TO DO –
Below are the records; copy each line in which "computed" occurs.

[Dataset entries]
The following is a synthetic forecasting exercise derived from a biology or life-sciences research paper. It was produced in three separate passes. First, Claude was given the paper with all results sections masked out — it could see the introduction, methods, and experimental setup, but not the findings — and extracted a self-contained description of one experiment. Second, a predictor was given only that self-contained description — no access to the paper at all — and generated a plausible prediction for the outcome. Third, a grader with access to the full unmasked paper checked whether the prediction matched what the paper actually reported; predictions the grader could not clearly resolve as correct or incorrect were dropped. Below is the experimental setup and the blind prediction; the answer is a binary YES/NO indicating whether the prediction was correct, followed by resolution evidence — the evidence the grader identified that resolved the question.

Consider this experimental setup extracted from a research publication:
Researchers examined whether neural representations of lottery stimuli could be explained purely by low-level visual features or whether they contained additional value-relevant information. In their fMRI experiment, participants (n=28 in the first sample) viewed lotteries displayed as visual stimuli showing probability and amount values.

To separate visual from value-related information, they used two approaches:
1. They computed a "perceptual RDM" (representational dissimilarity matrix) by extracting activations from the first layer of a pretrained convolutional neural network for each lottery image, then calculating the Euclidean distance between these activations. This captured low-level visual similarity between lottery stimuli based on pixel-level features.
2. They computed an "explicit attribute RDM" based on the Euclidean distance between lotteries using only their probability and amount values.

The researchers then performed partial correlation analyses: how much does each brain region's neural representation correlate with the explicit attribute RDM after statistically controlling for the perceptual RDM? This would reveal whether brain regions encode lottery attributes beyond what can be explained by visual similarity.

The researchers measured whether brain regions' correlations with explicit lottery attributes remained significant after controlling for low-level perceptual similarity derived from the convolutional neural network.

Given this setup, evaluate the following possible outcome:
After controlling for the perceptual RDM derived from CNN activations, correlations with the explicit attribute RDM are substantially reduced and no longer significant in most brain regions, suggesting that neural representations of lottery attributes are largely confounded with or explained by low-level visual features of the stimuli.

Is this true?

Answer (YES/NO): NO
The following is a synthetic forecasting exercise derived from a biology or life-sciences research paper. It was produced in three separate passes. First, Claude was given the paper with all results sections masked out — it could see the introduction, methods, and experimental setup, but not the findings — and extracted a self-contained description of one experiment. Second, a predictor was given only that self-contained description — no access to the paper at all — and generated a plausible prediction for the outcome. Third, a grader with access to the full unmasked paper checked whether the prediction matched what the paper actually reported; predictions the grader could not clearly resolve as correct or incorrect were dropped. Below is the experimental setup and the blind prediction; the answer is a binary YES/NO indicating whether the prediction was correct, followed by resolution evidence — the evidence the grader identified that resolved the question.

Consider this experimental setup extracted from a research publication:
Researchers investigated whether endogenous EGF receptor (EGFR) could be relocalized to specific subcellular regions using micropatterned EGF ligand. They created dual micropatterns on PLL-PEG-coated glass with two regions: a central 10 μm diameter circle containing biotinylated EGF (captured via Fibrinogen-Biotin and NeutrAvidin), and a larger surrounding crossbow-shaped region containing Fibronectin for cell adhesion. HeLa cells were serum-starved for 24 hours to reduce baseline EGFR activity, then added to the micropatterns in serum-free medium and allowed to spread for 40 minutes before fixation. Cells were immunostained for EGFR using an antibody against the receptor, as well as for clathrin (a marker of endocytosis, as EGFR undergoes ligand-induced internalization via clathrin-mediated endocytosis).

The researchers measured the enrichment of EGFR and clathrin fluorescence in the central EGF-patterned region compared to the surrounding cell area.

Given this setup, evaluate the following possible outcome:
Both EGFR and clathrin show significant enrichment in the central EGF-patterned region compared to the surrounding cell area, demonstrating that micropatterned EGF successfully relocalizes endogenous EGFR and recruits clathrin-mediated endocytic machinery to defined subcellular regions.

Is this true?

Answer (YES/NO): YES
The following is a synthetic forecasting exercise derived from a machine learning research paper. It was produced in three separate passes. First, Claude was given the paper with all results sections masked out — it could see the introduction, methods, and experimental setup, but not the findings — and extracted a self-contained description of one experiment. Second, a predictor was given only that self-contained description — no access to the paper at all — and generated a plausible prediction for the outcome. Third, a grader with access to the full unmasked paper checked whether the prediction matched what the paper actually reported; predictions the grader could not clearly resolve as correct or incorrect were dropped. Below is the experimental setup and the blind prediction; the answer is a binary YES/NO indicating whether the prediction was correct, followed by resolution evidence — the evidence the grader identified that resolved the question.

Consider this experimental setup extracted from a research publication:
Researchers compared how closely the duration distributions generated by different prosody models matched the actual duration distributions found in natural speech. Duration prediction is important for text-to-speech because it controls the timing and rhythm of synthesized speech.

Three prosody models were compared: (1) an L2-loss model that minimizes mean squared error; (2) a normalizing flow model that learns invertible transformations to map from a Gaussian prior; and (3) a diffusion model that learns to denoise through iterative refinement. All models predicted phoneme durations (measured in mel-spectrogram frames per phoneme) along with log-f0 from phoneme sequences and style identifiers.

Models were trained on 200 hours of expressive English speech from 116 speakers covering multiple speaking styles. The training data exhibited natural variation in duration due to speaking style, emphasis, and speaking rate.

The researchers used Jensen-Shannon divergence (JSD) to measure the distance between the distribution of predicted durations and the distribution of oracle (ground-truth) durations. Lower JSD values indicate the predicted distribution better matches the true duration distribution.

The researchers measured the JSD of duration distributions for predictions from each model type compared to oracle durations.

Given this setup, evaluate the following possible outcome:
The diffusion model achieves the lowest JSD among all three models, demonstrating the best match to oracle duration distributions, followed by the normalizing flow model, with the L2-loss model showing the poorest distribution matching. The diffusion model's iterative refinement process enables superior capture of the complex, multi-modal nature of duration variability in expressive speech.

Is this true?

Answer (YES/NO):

EXPECTED OUTPUT –
1. They computed a "perceptual RDM" (representational dissimilarity matrix) by extracting activations from the first layer of a pretrained convolutional neural network for each lottery image, then calculating the Euclidean distance between these activations. This captured low-level visual similarity between lottery stimuli based on pixel-level features.
2. They computed an "explicit attribute RDM" based on the Euclidean distance between lotteries using only their probability and amount values.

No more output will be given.